К этому времени я уже освоился в Аниной квартире. Когда я вдруг застывал на месте в поисках чего-нибудь нужного в данный момент, скажем, оливкового масла для приготовления гренок или кода в компьютере для беглого просмотра своего электронного почтового ящика, Аня тотчас подсказывала, как выйти из затруднительного положения. Я благодарил и с радостью принимал ее помощь. Нам нравилась эта игра в новую семью. По всему было видно, что это квартира одинокой женщины. Если я иногда случайно и набредал на мужские вещи, скажем, на огромный белый, как чаячий пух, пустующий и поникший на вешалке скучающий халат в ванной комнате, я просто не видел его.
— У тебя просто «бзик» — этот «чаячий пух»? Больше в мире нет ничего белого?
— Да полно! — говорю я. Вот Юля мне тут прислала…
— Юля?
— Или Тина, — шучу я.
— Тина, точно Тина, — говорит Лена, — она просто преследует тебя… Вся в белом!..
— Рыжая! — восклицаю я.
— Как апельсин! — говорит Лена.
Мы смеёмся!..
— Я не замечал, — продолжаю я, — ни зубных щеток, ни подтяжек, забытых на спинке кресла, ни увесистой трубки темно-красного дерева с головой Мефистофеля, и ни разу не спросил Аню, не собирается ли она, в связи с приобретением такого количества мужских аксессуаров, изменить пол. Еще чего! С какой такой стати?! Постоянно хотелось есть, да, я жутко проголодался. Это был знак прекрасного расположения не только тела, но и духа. Наконец мы сели за стол, я взял бокал и, как пес, втянул в себя запах вина.
|
|
— Аня, — сказал я, — ты волшебная женщина! А я, дурак, этого не знал.

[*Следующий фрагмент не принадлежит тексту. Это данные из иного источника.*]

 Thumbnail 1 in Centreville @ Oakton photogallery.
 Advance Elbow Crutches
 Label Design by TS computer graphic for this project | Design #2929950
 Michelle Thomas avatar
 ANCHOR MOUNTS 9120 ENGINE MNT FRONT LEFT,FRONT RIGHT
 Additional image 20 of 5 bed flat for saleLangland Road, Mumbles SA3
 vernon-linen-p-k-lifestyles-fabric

Она посмотрела мне в глаза так, как только она умеет это делать.
— Конечно, — сказала она, — волшебная. И ты, не дурак, этого не мог не знать.

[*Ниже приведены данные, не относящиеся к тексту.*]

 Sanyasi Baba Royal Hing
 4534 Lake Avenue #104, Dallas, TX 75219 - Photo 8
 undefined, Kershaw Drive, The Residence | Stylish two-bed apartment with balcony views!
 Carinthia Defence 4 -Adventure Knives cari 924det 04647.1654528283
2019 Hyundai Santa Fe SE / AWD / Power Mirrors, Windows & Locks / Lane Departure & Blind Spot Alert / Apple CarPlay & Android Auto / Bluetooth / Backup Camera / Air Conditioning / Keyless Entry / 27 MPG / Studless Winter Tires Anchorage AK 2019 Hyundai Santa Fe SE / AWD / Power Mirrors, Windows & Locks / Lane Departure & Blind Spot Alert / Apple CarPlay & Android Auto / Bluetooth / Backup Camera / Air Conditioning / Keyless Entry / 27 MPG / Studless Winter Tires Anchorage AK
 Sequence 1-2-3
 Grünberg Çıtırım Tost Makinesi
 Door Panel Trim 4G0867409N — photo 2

Мы чокнулись и отпили по глотку. Она поставила свой бокал на стол и добавила:
— Ты всегда это знал.
Я смог подтвердить ее слова лишь кивком головы, поскольку рот был набит каким-то острым и ароматным салатом, щедро приправленным настоящим французским майонезом.

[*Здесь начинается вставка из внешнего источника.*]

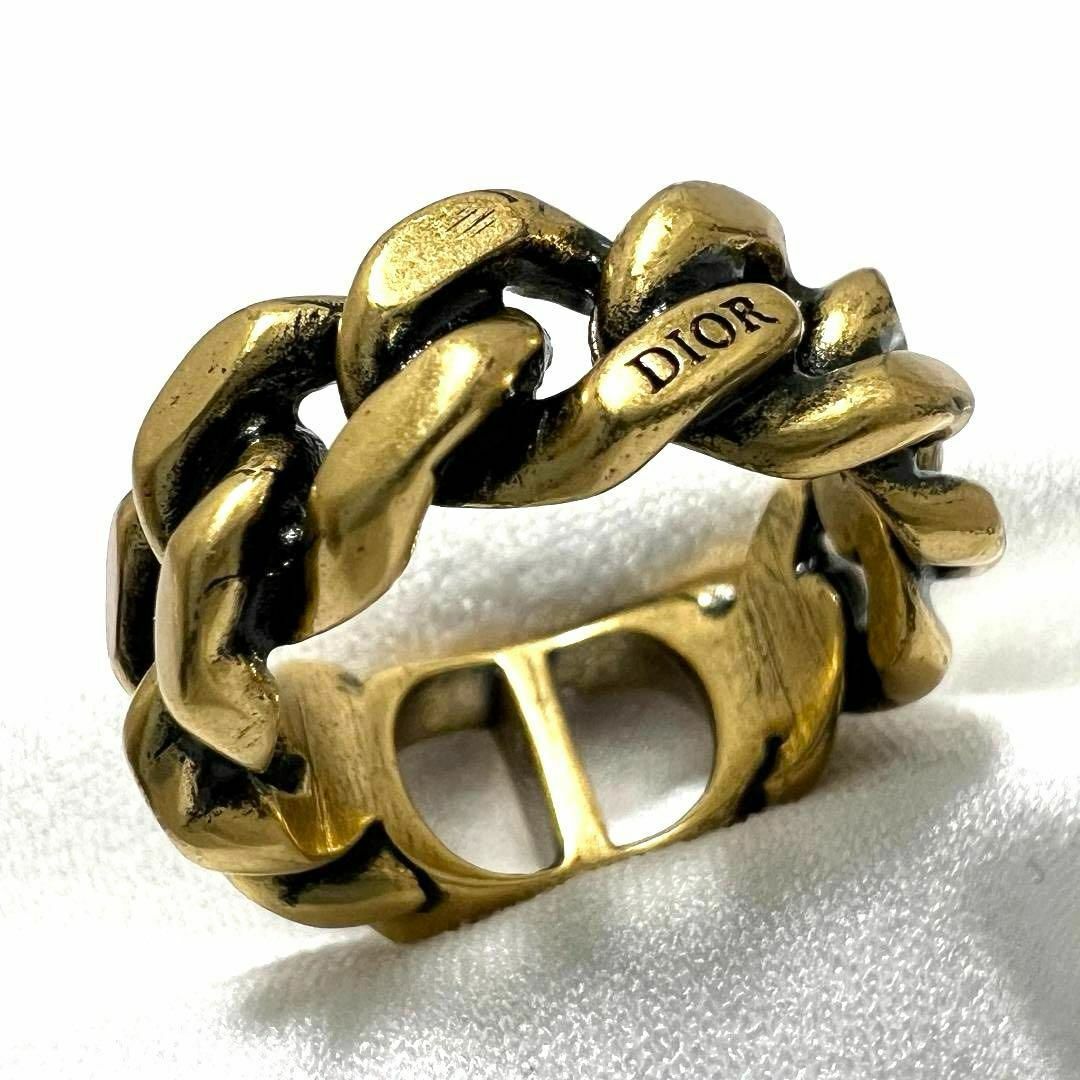 Christian Dior - 【10号・人気廃番】クリスチャンディオール Christian Dior - 【10号・人気廃番】クリスチャンディオール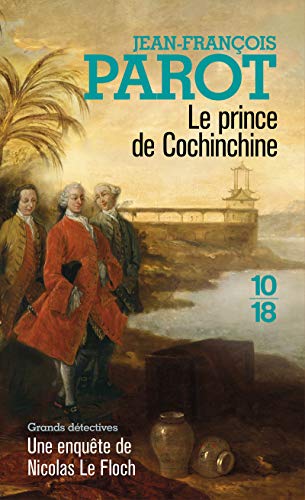 Le prince de Cochinchine (14)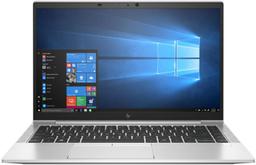Refurbished HP EliteBook 840 G7 Notebook PC 14" - Reebelo Nederland
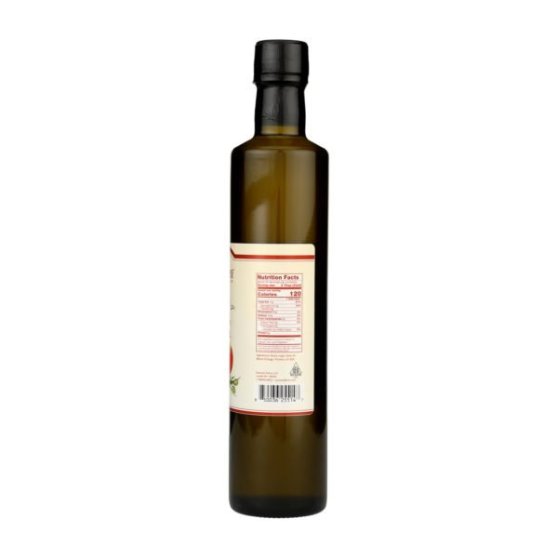 sonoma-farm-kosher-blood-orange-olive-oil-600x600-1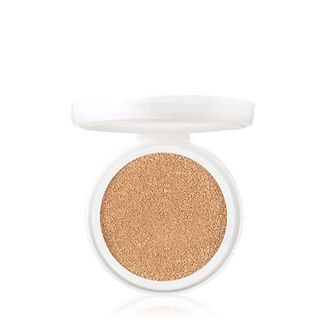 Phấn nước colornique air cc cushion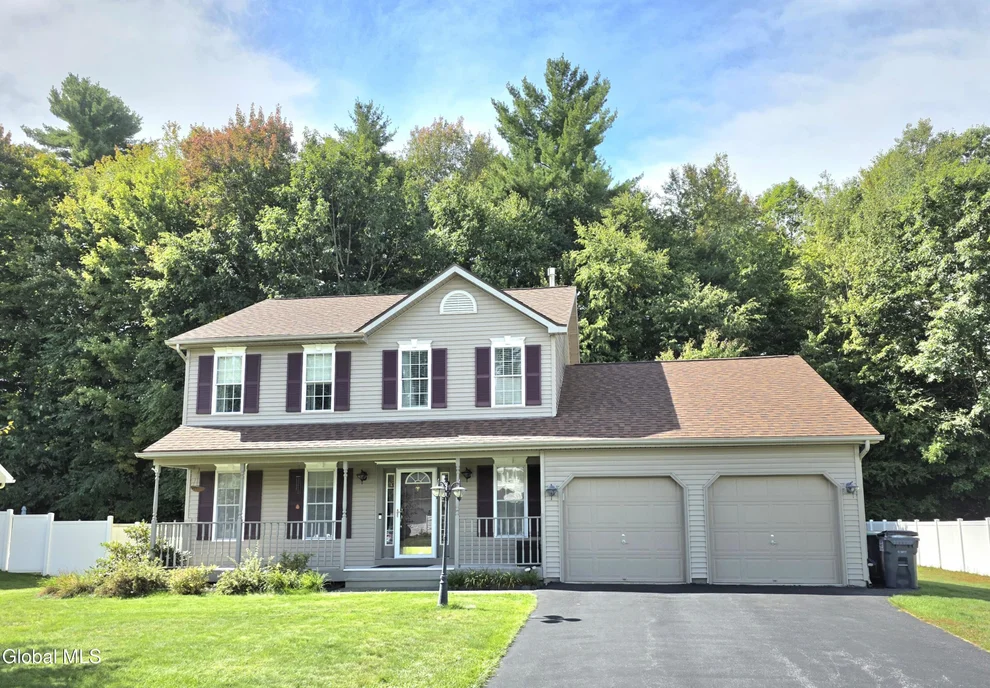 Unit for sale at 43 S Whitney Road, Stillwater, NY 12866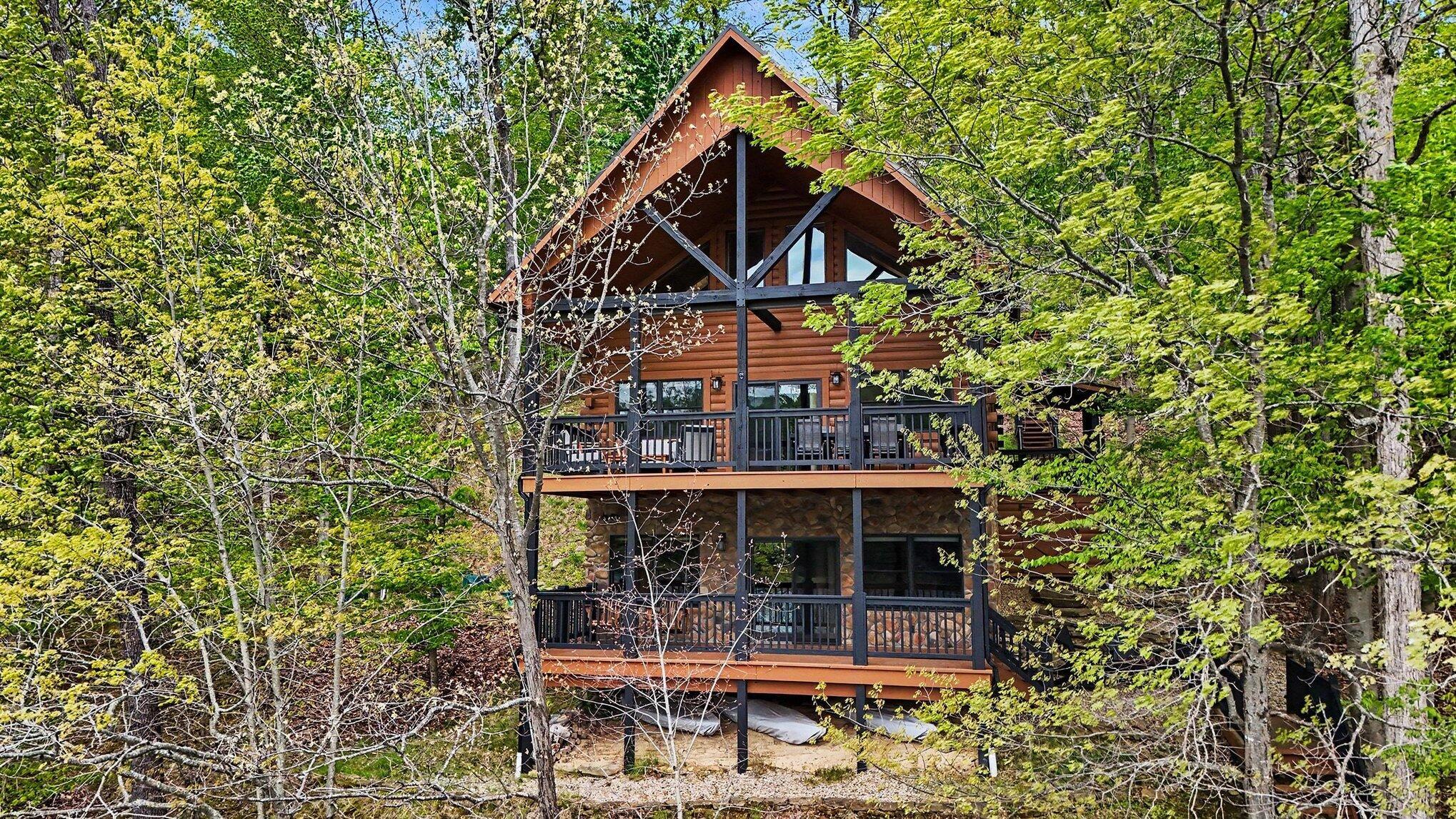 653 Natchez Lane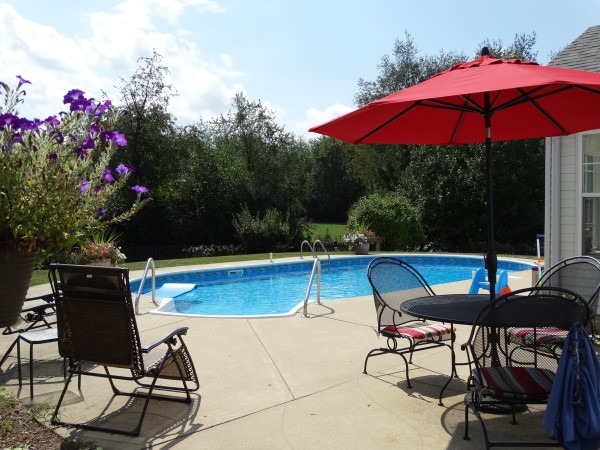 1537 Old Forge Rd, Bartlett, IL 60103 photo 23
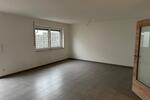 Doppelhaushälfte Osterhofen - 6 Zimmer, 175 m&sup2;, 1.400&euro; | Angebot:24832218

— Какая у нас на этот вечер программа?— спросил я, с удовольствием уплетая зажаристую яичницу с сочными кусками непрожаренного мяса.
— Разве тебе у меня не нравится?
— Как можно, что ты! Почему ты об этом спрашиваешь?
Мне так и не удалось позвонить Жоре в тот вечер. Не хотелось. Я просто знал, нет я даже слышал его голос: «Ты Тинку нашёл?». Мне пришлось бы выдумывать какую-то историю, чтобы не говорить всю нашу с Аней правду, которая была прекрасной. Да, эта правда была славной, правда для двоих, и я не имел права ее оправдывать перед Жорой. Ни перед кем. А то, что в очередной раз затеял Вит, думал я, никуда от меня не денется. Вместе с вашей Тиной!
— И ни одна строчка её не пришла тебе голову? — спрашивает Лена.
— Ну как же, как же… Вот:
А небо, рухнув, проворонив,
Рассыпалось на сто кусков…
А нам-то что? Хохочем хором,
Хохочем, нам не до стихов,
снежинок, чаек белых, листьев…
Вся взвесь, что вскинулась вовне —
Какое нам?! Мы нынче близки!
И так придвинулось ко мне
лицо… Какая же болезнь,
Высокая!..
— Да уж, — говорит Лена, — какие уж тут стихи?! Болезнь Высокая…
Это она о нас с Аней?
Или с Тиной?
Я испытывал неловкость перед Леной: я сам себе не мог ответить на эти вопросы. Какие уж тут стихи?